*Source records*.
------------------------------

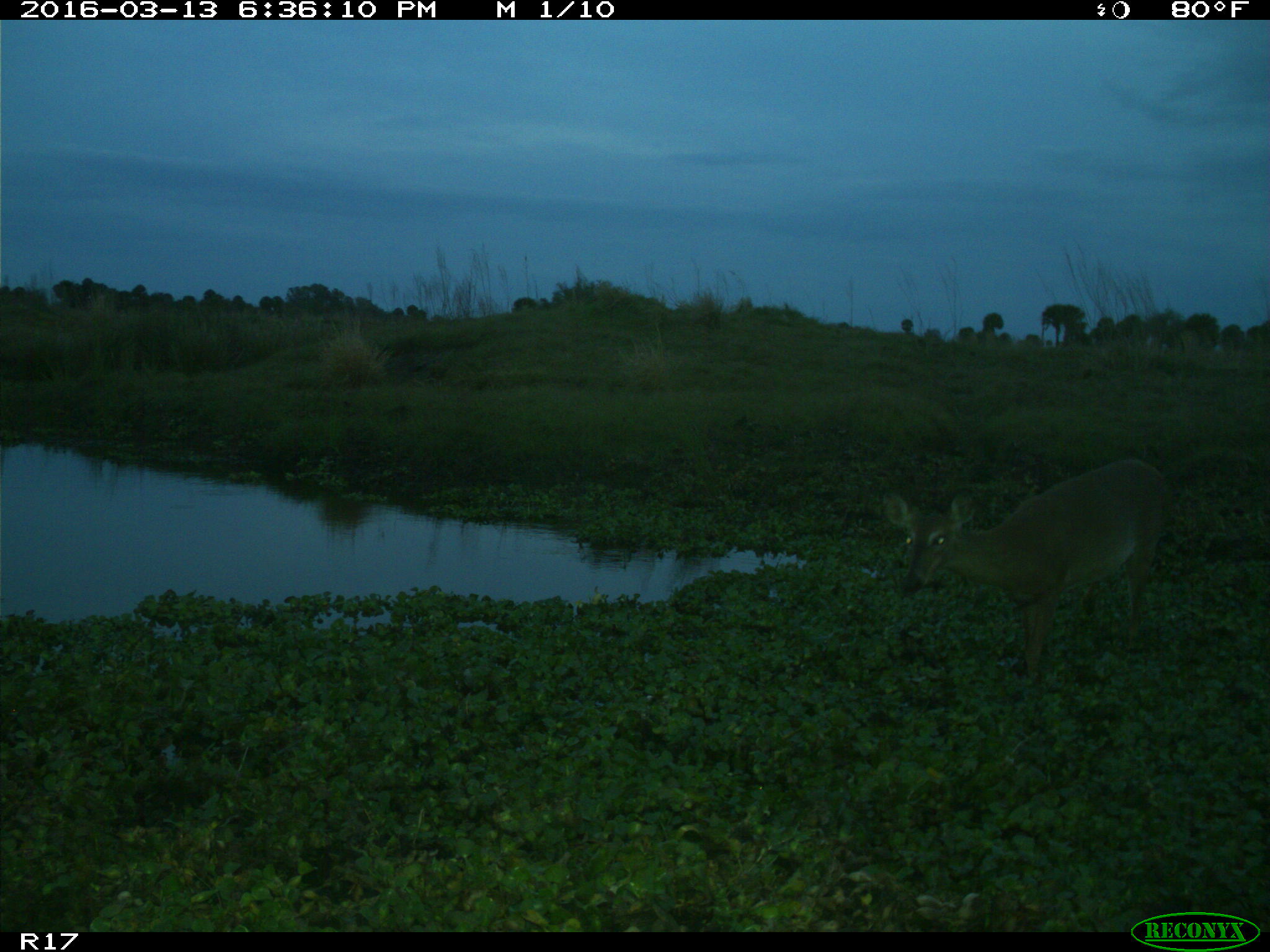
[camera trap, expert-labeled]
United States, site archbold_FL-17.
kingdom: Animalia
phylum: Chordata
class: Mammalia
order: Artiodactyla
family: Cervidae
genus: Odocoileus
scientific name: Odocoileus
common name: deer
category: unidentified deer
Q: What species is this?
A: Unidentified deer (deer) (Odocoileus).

------------------------------

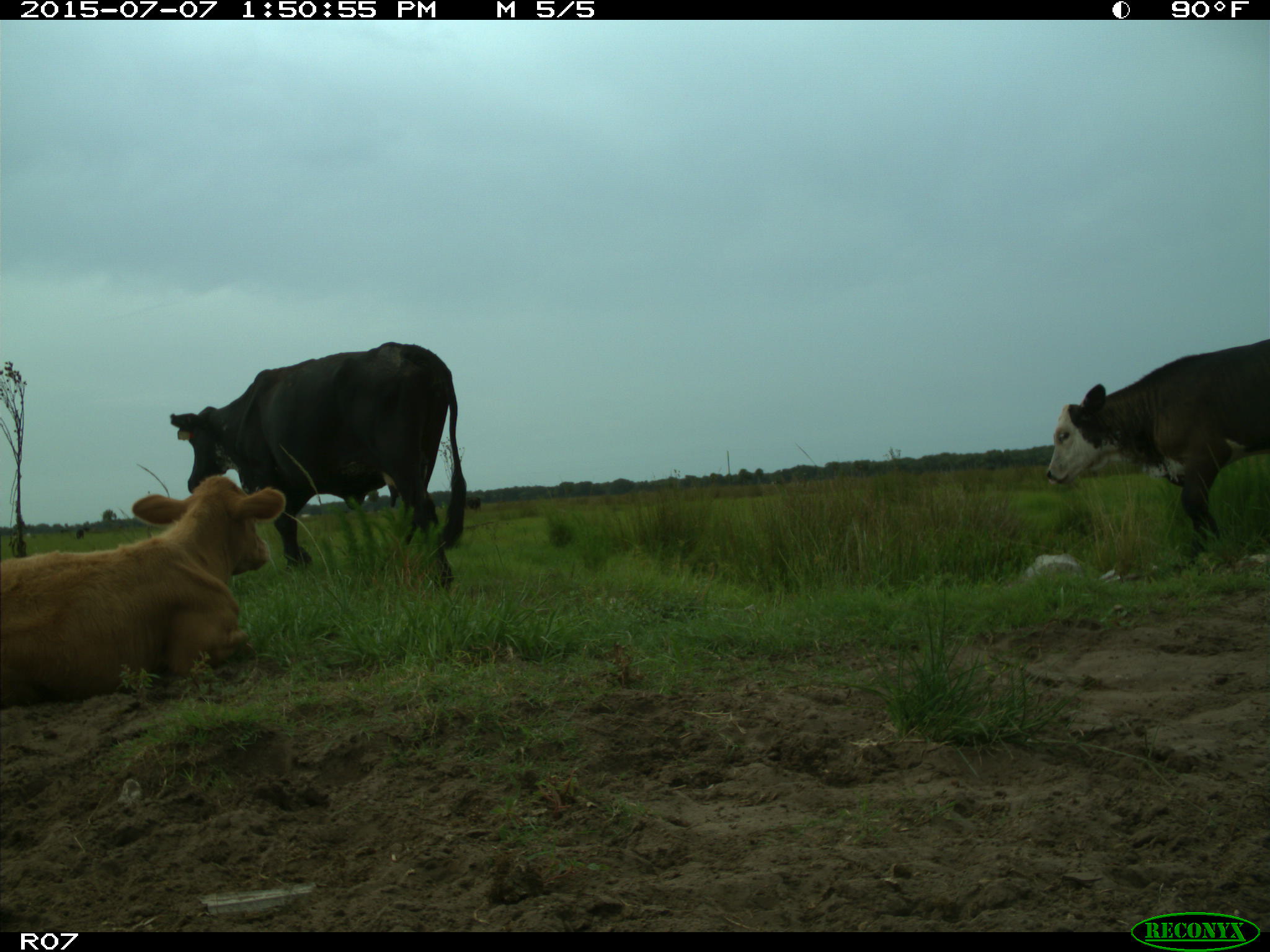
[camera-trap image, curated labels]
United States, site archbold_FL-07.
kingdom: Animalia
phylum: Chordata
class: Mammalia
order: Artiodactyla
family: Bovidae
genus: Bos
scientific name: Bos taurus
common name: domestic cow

------------------------------

*Problem to work on*.
Return, with no change at all, every line in the entries above from the line containing "[camera trap, expert-labeled]" through the line containing "A: Unidentified deer (deer) (Odocoileus).".

*Solution to this exercise*.
[camera trap, expert-labeled]
United States, site archbold_FL-17.
kingdom: Animalia
phylum: Chordata
class: Mammalia
order: Artiodactyla
family: Cervidae
genus: Odocoileus
scientific name: Odocoileus
common name: deer
category: unidentified deer
Q: What species is this?
A: Unidentified deer (deer) (Odocoileus).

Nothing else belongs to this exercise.